AUFGABE 1: Welche Bekenntnisschriften werden im Text über Joests Kirchenverständnis genannt? Zähle sie alle auf.

VORGEGEBENER TEXT:
▼

Dennoch gibt es vermittelnde Elemente: die Predigt des Evangeliums und die dem Evangelium, dem Neuen Testament, entsprechenden Sakramente. In diesen Größen, der Predigt und den die Glaubenden mit Christus verbindenden Sakramenten, sagt Christus sich selbst zu, er ist in ihnen gegenwärtig. Joest verweist darauf, das darin Christus selbst handelt und nicht die Kirche allein in seinem Auftrag. Er erläutert, daß Glaube in der Annahme dieser Größen geschieht. Weil Kirche durch die Verbindung der Glaubenden in diesem Glauben entsteht, kommt ihr seiner Meinung nach die Bezeichnung "creatura verbi", "Schöpfung des Wortes", zu. Die Kirche ist für ihn  "Raum"[19] nicht Subjekt dieses Geschehens, die Menschen sind darin nicht Mittler, sondern Werkzeug des Geschehens, Werkzeuge Christi. Nicht die Menschen bewirken etwas, sondern  Gott bewirkt durch sie.

In einem sich anschließenden Exkurs geht Wilfried Joest auf die Position der römisch-katholischen Kirche zu diesen Lehren nach dem II. Vatikanum ein. Dabei stellt er fest, daß die reformatorischen Lehren wohl in weiten Bereichen mitgetragen werden könnten, findet jedoch auch wichtige Konfliktpunkte: So müßte die römisch-katholische Kirche wohl ergänzen, daß die kirchliche Lehre Kriterium, was für uns zu Gottes Wort wird, und die Spendung durch das bevollmächtigte kirchliche Amt Kriterium für die Begegnung mit Christus im Sakrament ist. Dies aber gerade widerspricht der reformatorischen Theologie.

 

Liest man diesen Abschnitt über das Kirchenverständnis, so gewinnt man den Eindruck, als bestehe die reformatorische Theologie ausschließlich aus der des Luthertums. Wilfried Joest war bekannt für seine Lutherforschungen. Er geht hier zwar auf lutherischen Quellen, die CA und die Schmalkaldischen Artikel, ein, berücksichtigt aber keinerlei reformierte, wie die Fragen 54 und 55  des Heidelberger Katechismus.

▲

Einträge aus einer Datenquelle:

▼

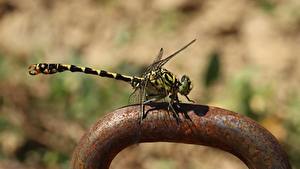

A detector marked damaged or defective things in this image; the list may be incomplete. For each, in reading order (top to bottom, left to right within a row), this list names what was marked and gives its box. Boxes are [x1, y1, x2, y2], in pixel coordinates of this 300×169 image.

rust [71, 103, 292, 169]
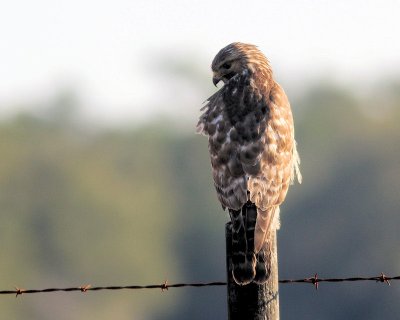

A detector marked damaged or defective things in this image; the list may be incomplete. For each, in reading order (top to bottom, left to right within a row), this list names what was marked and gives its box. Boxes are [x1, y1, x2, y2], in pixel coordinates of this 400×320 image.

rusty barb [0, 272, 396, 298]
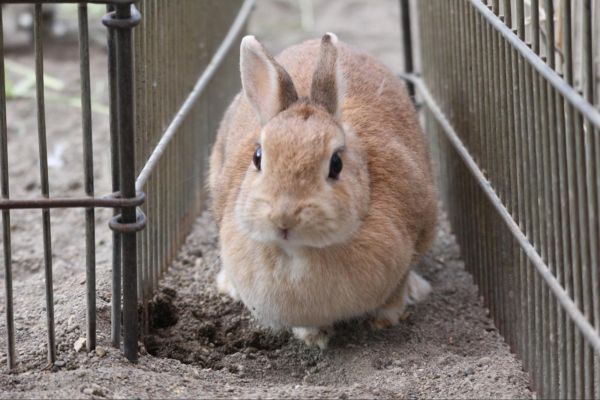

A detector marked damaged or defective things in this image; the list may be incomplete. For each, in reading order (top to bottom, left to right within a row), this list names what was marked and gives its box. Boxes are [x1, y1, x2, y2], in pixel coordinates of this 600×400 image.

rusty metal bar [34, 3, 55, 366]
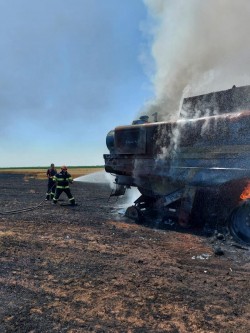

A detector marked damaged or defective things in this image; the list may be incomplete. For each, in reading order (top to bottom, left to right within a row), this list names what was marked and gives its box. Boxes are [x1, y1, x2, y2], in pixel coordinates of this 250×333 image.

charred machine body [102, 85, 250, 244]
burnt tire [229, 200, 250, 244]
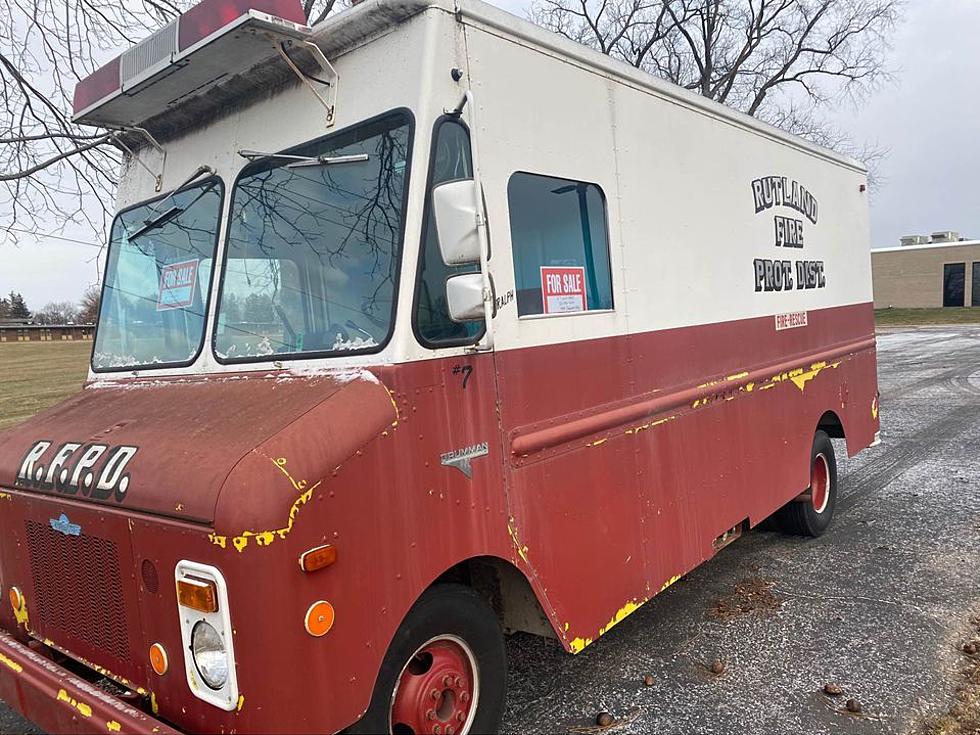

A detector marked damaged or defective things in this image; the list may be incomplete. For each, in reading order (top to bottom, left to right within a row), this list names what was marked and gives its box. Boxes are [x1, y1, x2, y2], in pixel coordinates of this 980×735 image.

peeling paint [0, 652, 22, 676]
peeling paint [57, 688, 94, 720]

▲
▼

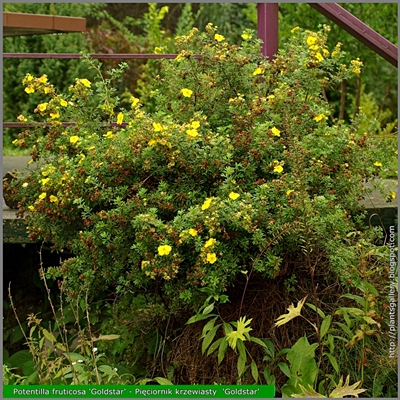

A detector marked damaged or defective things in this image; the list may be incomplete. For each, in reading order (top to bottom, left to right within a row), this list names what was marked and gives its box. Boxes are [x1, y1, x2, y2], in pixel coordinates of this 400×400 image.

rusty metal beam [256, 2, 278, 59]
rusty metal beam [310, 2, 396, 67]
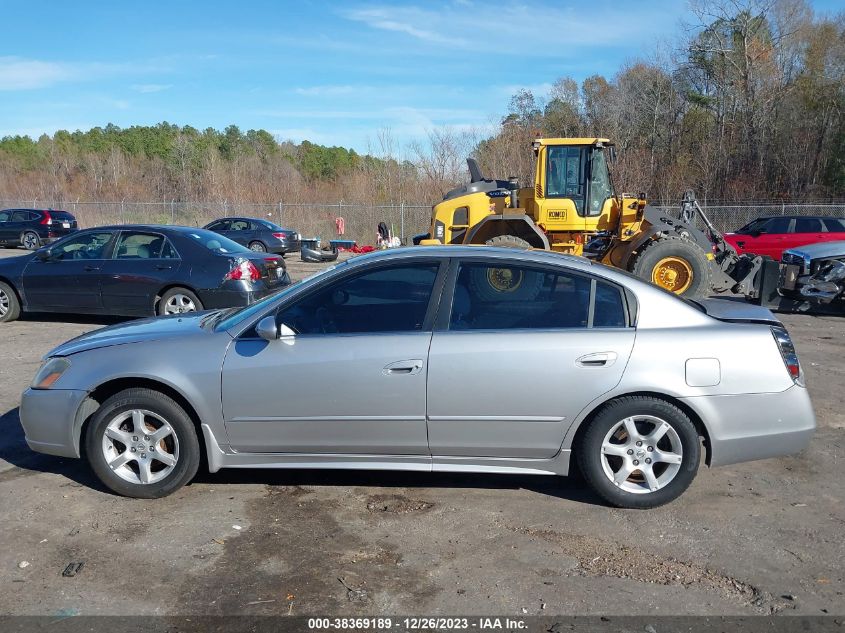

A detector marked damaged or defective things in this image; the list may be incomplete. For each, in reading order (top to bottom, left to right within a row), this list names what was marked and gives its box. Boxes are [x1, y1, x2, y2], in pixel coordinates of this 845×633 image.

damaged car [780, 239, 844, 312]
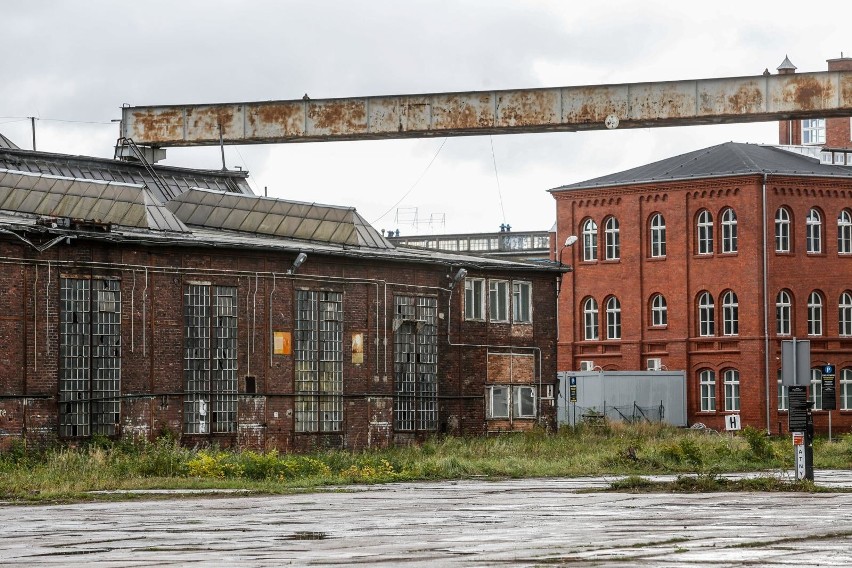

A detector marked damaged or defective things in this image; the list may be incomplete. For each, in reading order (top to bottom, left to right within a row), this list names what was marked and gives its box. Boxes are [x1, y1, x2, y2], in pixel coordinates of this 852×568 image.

▲

AUFGABE 2: Aktualisiere in der Auflistung den Abschnitt von der Zeile mit „this 300×169 image.“ bis zur Zeile mit „rust [71, 103, 292, 169]“, indem du „incomplete“ durch „partial“ ersetzt. Gib nur diese Zeilen wieder.

ERGEBNIS 1:
- die CA
- die Schmalkaldischen Artikel
- der Heidelberger Katechismus

ERGEBNIS 2:
A detector marked damaged or defective things in this image; the list may be partial. For each, in reading order (top to bottom, left to right within a row), this list names what was marked and gives its box. Boxes are [x1, y1, x2, y2], in pixel coordinates of this 300×169 image.

rust [71, 103, 292, 169]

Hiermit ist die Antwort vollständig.